Valuation & Dividend Yield of Data Center REITs
As they have for most of the past half-decade, data center REITs continue to trade at premium valuations to the REIT averages based on FFO (Funds From Operations) based metrics. Data center REITs are the third most “expensive” REIT sector based on forward FFO, but appear far more attractive using valuation metrics that incorporate recent and projected growth rates, as the sector has achieved roughly 12% FFO and dividend growth over the past three years, among the highest in the REIT sector. We note that data center REITs trade at an estimated 20% premium to NAV, also one of the highest in the REIT sector. Maintaining this NAV premium is critical to accretively funding these REITs’ external growth ambitions and maintaining a critical cost of capital advantage over private market competitors.
As noted above, we have tracked 64 equity REITs out of our universe of 170 equity REITs that have now announced a cut or suspension of their common dividends, but data center REITs have not been one of them. Data Center REITs pay an average dividend yield of 2.2%, which is below the REIT sector average dividend yield of around 3.2%. Data center REITs pay out just 53% of their free cash flow, however, leaving ample capacity to increase dividends or reinvest in growth.
Within the sector, we note the differences in yield for these five REITs and an estimation of their approximate payout ratios. CoreSite yields a sector-high of 4.2% followed by Digital Realty at 3.1%, QTS at 2.9%, and CyrusOne at 2.6%. Equinix remains the most “growth-oriented” REIT, paying a yield of just 1.4% but retaining more than 60% of free cash flow.

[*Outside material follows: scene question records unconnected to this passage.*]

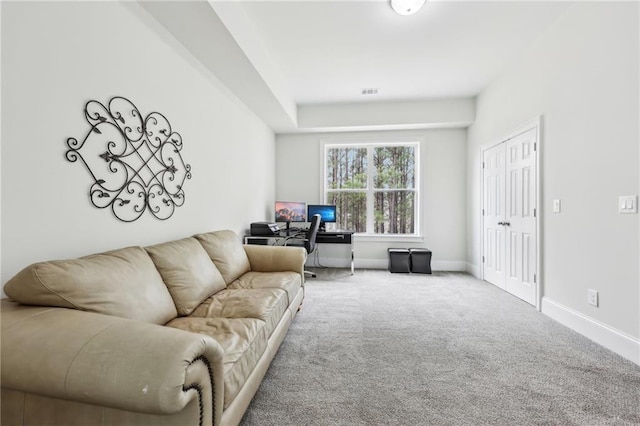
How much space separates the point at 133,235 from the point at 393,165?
4.19 m

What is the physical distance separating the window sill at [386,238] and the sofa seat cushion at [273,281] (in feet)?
8.07

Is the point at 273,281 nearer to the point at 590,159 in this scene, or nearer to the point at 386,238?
the point at 590,159

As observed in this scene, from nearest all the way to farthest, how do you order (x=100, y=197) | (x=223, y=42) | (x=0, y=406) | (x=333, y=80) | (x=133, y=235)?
(x=0, y=406), (x=100, y=197), (x=133, y=235), (x=223, y=42), (x=333, y=80)

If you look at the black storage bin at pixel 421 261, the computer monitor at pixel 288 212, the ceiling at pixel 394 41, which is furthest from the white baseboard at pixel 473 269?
the computer monitor at pixel 288 212

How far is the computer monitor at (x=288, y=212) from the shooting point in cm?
447

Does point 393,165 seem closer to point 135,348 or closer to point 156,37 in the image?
point 156,37

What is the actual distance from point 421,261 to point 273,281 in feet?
9.84

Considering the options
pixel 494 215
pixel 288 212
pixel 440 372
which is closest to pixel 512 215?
pixel 494 215

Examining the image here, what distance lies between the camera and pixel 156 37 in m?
2.03

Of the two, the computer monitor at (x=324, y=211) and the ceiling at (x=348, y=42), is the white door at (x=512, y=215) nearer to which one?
the ceiling at (x=348, y=42)

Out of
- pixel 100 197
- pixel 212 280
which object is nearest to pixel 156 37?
pixel 100 197

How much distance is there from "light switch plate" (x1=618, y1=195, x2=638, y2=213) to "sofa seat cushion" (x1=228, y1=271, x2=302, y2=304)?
2470 mm

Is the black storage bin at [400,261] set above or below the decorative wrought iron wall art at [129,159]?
below

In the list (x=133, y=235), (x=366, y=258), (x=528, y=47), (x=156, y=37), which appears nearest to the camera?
(x=133, y=235)
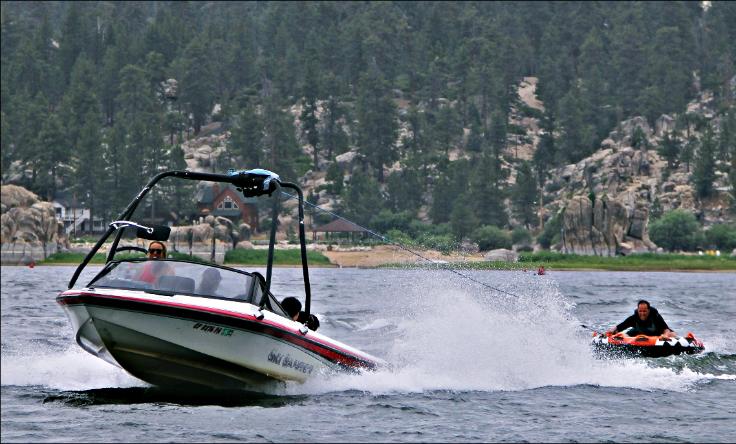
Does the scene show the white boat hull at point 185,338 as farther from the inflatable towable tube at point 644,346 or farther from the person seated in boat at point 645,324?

Key Takeaways: “Work-From-Home” Catalyst
A “cloudy” future lies ahead, but that’s good news for data center REITs. The physical epicenter of the “cloud,” data centers have been the best-performing property sector amid the pandemic, surging nearly 25% so far in 2020. Emerging technologies including artificial intelligence, the “internet of things,” and autonomous driving continue to be on the horizon, but the pandemic has accelerated demand for the “core” business of data center REITs: enterprise cloud computing. Clear winners of the “work-from-home” era, corporations will increasingly shift spending on physical office space towards “digital office space” through investments in cloud computing infrastructure.
Leasing activity – the most closely-watched earnings metric – surged in the second quarter to the highest level on record as the sector continues to ride substantial secular tailwinds. Data center REITs have made the right moves to fend off competitive threats through consolidation and internal development. While expensive, the “essential” property sectors – technology, housing, and industrial – are the lone areas of reliable growth within the REIT sector.